-- Listed entries follows --
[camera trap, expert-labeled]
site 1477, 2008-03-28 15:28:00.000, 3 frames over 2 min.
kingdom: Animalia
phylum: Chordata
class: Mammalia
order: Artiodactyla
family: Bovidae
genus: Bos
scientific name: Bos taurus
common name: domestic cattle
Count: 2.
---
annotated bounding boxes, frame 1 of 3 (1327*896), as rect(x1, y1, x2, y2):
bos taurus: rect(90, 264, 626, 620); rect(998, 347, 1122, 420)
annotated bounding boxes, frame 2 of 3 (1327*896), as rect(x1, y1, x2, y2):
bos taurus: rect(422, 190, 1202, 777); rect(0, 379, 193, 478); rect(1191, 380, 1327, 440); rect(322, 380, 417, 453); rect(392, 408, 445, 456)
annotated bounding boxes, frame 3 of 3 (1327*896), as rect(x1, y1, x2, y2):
-- Listed entries concluded --
=== Work request ===
Reproduce every line of the data exactly as it was written.

=== Response to the task ===
[camera trap, expert-labeled]
site 1477, 2008-03-28 15:28:00.000, 3 frames over 2 min.
kingdom: Animalia
phylum: Chordata
class: Mammalia
order: Artiodactyla
family: Bovidae
genus: Bos
scientific name: Bos taurus
common name: domestic cattle
Count: 2.
---
annotated bounding boxes, frame 1 of 3 (1327*896), as rect(x1, y1, x2, y2):
bos taurus: rect(90, 264, 626, 620); rect(998, 347, 1122, 420)
annotated bounding boxes, frame 2 of 3 (1327*896), as rect(x1, y1, x2, y2):
bos taurus: rect(422, 190, 1202, 777); rect(0, 379, 193, 478); rect(1191, 380, 1327, 440); rect(322, 380, 417, 453); rect(392, 408, 445, 456)
annotated bounding boxes, frame 3 of 3 (1327*896), as rect(x1, y1, x2, y2):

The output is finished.